B134495
Describe the main mechanism used by cytotoxic CD8 T cells for killing and discuss benefits and dangers of this pathway.
Word count:
Introduction
Cytotoxic CD+ T cells are able to induce necrosis or apoptosis in a variety of cytolytic and non-cytolytic ways, including the release of cytotoxic granules containing perforin and granzymes, secretion of cytokines, and via Fas/FasL binding. These mechanisms allow for highly specific killing of tumorous and allographic cells along with those infected with intracellular viruses, bacteria, and some protozoan species. Killer T cells are critical because of their ability to target specific cells surrounded by healthy tissue and to swiftly kill them via necrosis or, more frequently and effectively, apoptosis, allowing the infection (if present) to be suppressed. Dangers in the mechanisms used for cell death come from non-specific cell destruction and non complete destruction of infectious DNA during necrosis; there is also research suggesting that immunogenic pressure from high levels of CTLs in the cancer microenvironment can lead to acquired resistance to apoptosis, both immunological and therapeutic.
Mechanisms
The principal mechanism by which cytotoxic CD8 T cells kill infected cells is by secreting granules that are filled with preformed activated forms of proteins within the family perforin and granzyme. A cytotoxic CD8+ T cell receptor recognizes a target presenting its antigen when the CD8 on the CTLs is able to bind to a constant portion of the class I MHC molecule that holds the antigen. The release is calcium dependent and the molecules inside the granules are active but suppressed by the conditions of the granule itself; once released, the two molecules work together. Perforin acts first, forming a pore in the membrane of a target cell by polymerizing and inserting itself into the lipid bilayer. The pore is a cylindrical structure formed by polymerized perforin molecules that is lipophilic around the edges and hydrophilic in the center, which allows the granzymes to enter the cell. The pore is either formed extracellularly and inserted into the membrane as a unit, or it is formed from individual molecules within the membrane. Once a pore is inserted, granzymes are able to pass through and into the cell, where they work by triggering an enzymatic cascade that results in the halting of viral protein production and other molecules vital for cellular function. By suspending cellular function, the CTL is ultimately able to induce apoptosis. An example of a granzyme B target enzyme is CPP-32, which, when turned on by granzyme B, activates caspase-activated deoxyribonuclease, or CAD, by binding to it and cleaving off an inhibitory unit (ICAD) attached to the deoxyribonuclease. Once active, CAD is able to generate double and single stranded 3’-OH breaks of nuclear DNA, which ultimately leads to apoptosis.

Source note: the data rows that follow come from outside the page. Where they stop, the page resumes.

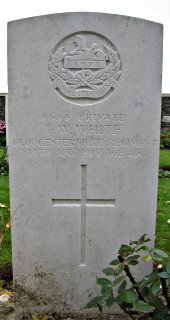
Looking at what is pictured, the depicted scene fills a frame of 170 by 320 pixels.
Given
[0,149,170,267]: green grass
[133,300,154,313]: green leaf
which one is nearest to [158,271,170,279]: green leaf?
[133,300,154,313]: green leaf

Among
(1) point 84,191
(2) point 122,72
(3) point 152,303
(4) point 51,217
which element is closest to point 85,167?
(1) point 84,191

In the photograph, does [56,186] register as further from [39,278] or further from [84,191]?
[39,278]

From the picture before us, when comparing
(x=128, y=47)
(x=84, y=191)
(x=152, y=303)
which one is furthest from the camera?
(x=84, y=191)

The secretion of cytokines is a secondary method that cytotoxic CD8+ T cells use to kill target tumour or virally infected cells. This method is less specific than directional granule release and can be used to kill general areas of cells, rather than infected cells within healthy tissue layers. The most prominent of these cytokines is IFN-γ, which is able to inhibit viral replication by inducing various molecules that work to inactivate eukaryotic protein synthesis, inhibit influenza viruses, and deplete tryptophan stores, leading to cell starvation of intracellular parasites. It is also able to induce cell death via the expression of iNOS, a gene that encodes for the release of nitric oxide synthase. Nitric oxide has the ability to pass from cell to neighboring cell, which can be an advantage and a disadvantage, as it allows for quick spread in an infected area but can also wreak havoc on healthy tissue.
A third mechanism by which cytotoxic CD8+ T cells kill target cells is via Fas/Fas ligand crosslinking. FasL is expressed on activated CD8+ cells, and when they bind to Fas on target cells, the Fas molecules trimerise and start a caspase cascade (Figure X), leading to apoptosis of the target cell. CD8 cells have both Fas and FasL, so this mechanism can also be used as a self check, allowing CD8+ cells to kill one another. This usually happens at the end of an immune response during the contraction phase, when a high population of immune effector cells is no longer necessary.
Benefits
Cytotoxic CD8 T cells killing of infected and cancerous cells is an extremely useful and necessary function of the immune system for a number of reasons: it is precise, quick, and neat. Precision comes from the directional release of the granules and Fas/FasL binding, which allows for targeted cell killing and not broader tissue death. The speed at which the targeted cell is recognized by TC and apoptosis is begun is important in the containment of an infection and of cancerous growth. The induction of apoptosis rather than necrosis also helps with containment, as necrotic viral debris has the potential to infect surrounding and phagocytic cells. These benefits are not always applicable to the release of cytokines by CTLs, but this mechanism of killing has its own benefits (along with its drawbacks).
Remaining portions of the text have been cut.